C’est pourquoi un interprète ne peut pas traduire mot à mot de documents français écrits dictés. Si un professeur souhaite que ses élèves sourds prennent en note sous la dictée, il faut écrire le texte au tableau ou bien le photocopier. En effet, l’interprète dans sa traduction rendrait parfaitement le sens mais absolument pas les mots employés en français.

Secret professionnel :
Enfin, l’interprète est soumis au secret professionnel. Tout ce qui se passe ou se dit en situation de traduction ne sera en aucun cas divulgué.
De fait si l’interprète traduit des examens, il ne pourra pas raconter comment s’est déroulée l’épreuve à d’autres personnes non présentes, au professeur des étudiants interrogés par exemple.
S’il croise un enseignant dans les couloirs du lycée et que ce dernier lui demande comment s’est passé le cours précédant avec le professeur de mathématiques pareil, il ne pourra pas lui répondre et devra le renvoyer vers ce professeur pour avoir des informations.

La neutralité, la fidélité et le secret professionnel sont les bases fondamentales de la déontologie du métier d’interprète auxquelles il souscrit dès qu’il commence à travailler. A travers cet exemple simple de l’interprétation en milieu scolaire on comprend que son respect est la garantie d’un travail de qualité qui permettra à chacun, interprète, professeur, élève de trouver et de conserver sa place dans une situation qui est au départ inhabituelle et complexe.

C’est aussi pourquoi je critique la présence des interfaces qui imaginent pouvoir « se substituer » à un interprète.
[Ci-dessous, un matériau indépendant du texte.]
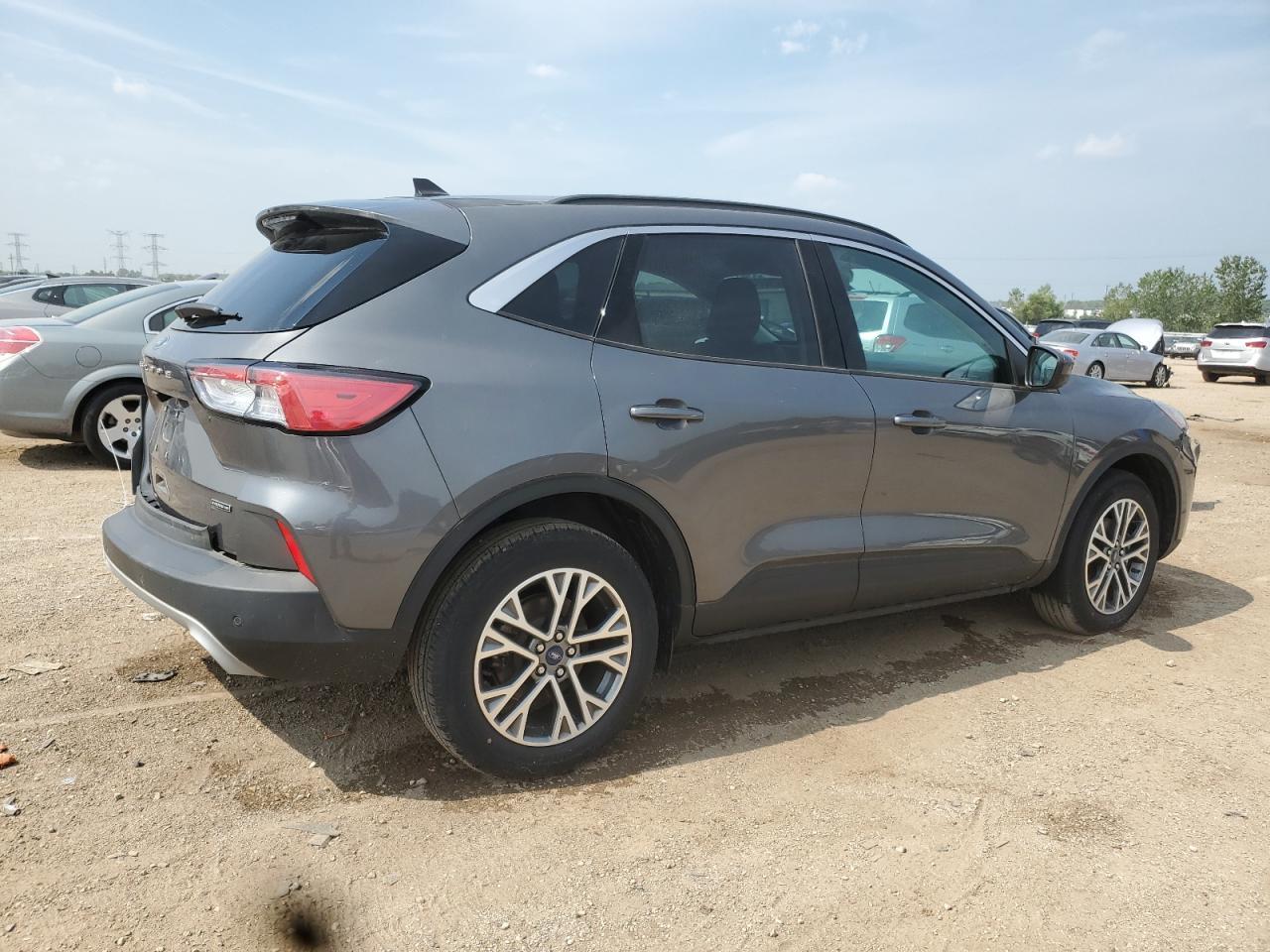 2021 Ford Escape Sel - Фото 3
N’étant pas soumis au même code déontologique, ils ou elles se permettent parfois de jouer avec les frontières et d’ajouter de la confusion à une situation déjà compliquée même s’ils agissent en toute bonne foi.
Ainsi, ils traduisent (plus ou moins bien) en sélectionnant ce qui leur semblent intéressants et en négligeant des apartés, des commentaires qu’ils jugeraient non pertinents avec le cours.
Ils se transforment en professeur pour ré-expliquer à un élève qui n’aurait pas compris alors qu’ils n’ont pas les diplômes sanctionnant une formation adéquate et encore moins les compétences nécessaires à la matière enseignée.
Enfin durant les pauses ils deviennent « copains des élèves » ce qui permet toutes les familiarités brisant hélas la distance indispensable à conserver entre les différents acteurs afin que nous soyons toujours regardés et considérés comme des professionnels, simple mais indispensable passerelle entre deux communautés qui s’expriment dans deux langues différentes.